Like many households with toddlers and babies, we have outlet covers placed in every reachable outlet throughout the house. For the first two years of my daughter’s life, they stayed put and did their job, keeping her safe from electrocution.
But alas, at some point, her curiosity and fine motor skills moved beyond the simple plastic and left us with outlet covers being pulled out left and right.
At first, we tried telling her no.
Then we tried redirecting her every time.
When neither worked, we attempted to show her how to put them BACK in the socket in hopes that once pulled out, she would put it back in. However, instead of putting the cover back in the socket, she started sticking anything else that might fit. I’m sure a lot of parents are familiar with the objects- Pencils, forks, fingers, straws, anything long and skinny.

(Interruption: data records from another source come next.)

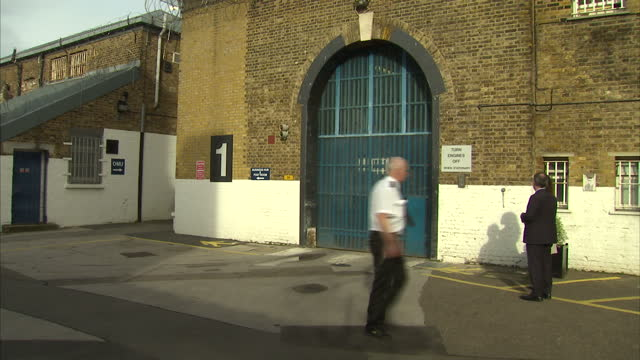 shows exterior shots entrance to hmp brixton prison and prison guard walking past gate exterior shots prison yard in middle of prison and interior... - prison guard stock videos and b-roll footage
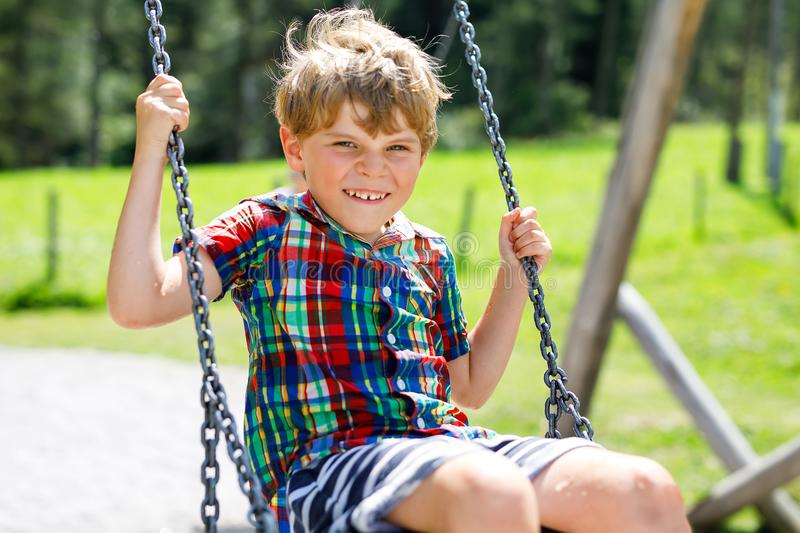Funny kid boy having fun with chain swing on outdoor playground while being wet splashed with water. Child swinging on summer day. Active leisure with kids royalty free stock image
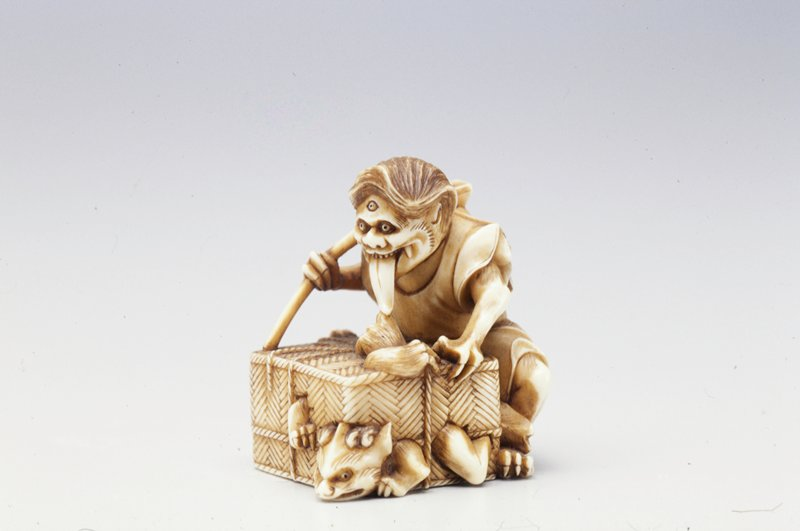 three-eyed, long-tongued figure with a staff slung across its proper right shoulder squats behind a wicker basket with an animal-like demon bursting out of the proper right side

Finally, I was at a loss, what was I going to do to keep my daughter from getting electrocuted? This was becoming too dangerous.

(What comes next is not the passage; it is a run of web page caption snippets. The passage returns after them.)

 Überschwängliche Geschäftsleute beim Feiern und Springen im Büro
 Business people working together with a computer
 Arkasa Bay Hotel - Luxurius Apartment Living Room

One night it dawned on me. She was two and a half at this point and I thought to myself, it’s time to stop trying to block her from the danger and start teaching her how to properly use them as a tool, making the danger lessen drastically.
We had a quick conversation about outlets and power, at a two-year-old level of course, and what we use outlets for. I pulled out her tablet and charger and showed her how to properly plug in one side of the cord to the outlet and the other into the tablet. She practiced over and over taking it in and out of the outlet and watching the screen turn on when it would start charging. We also talked about what can and cannot be placed in outlets. Tablet chargers- good! Forks- No way. She was overjoyed with this new skill she had just obtained.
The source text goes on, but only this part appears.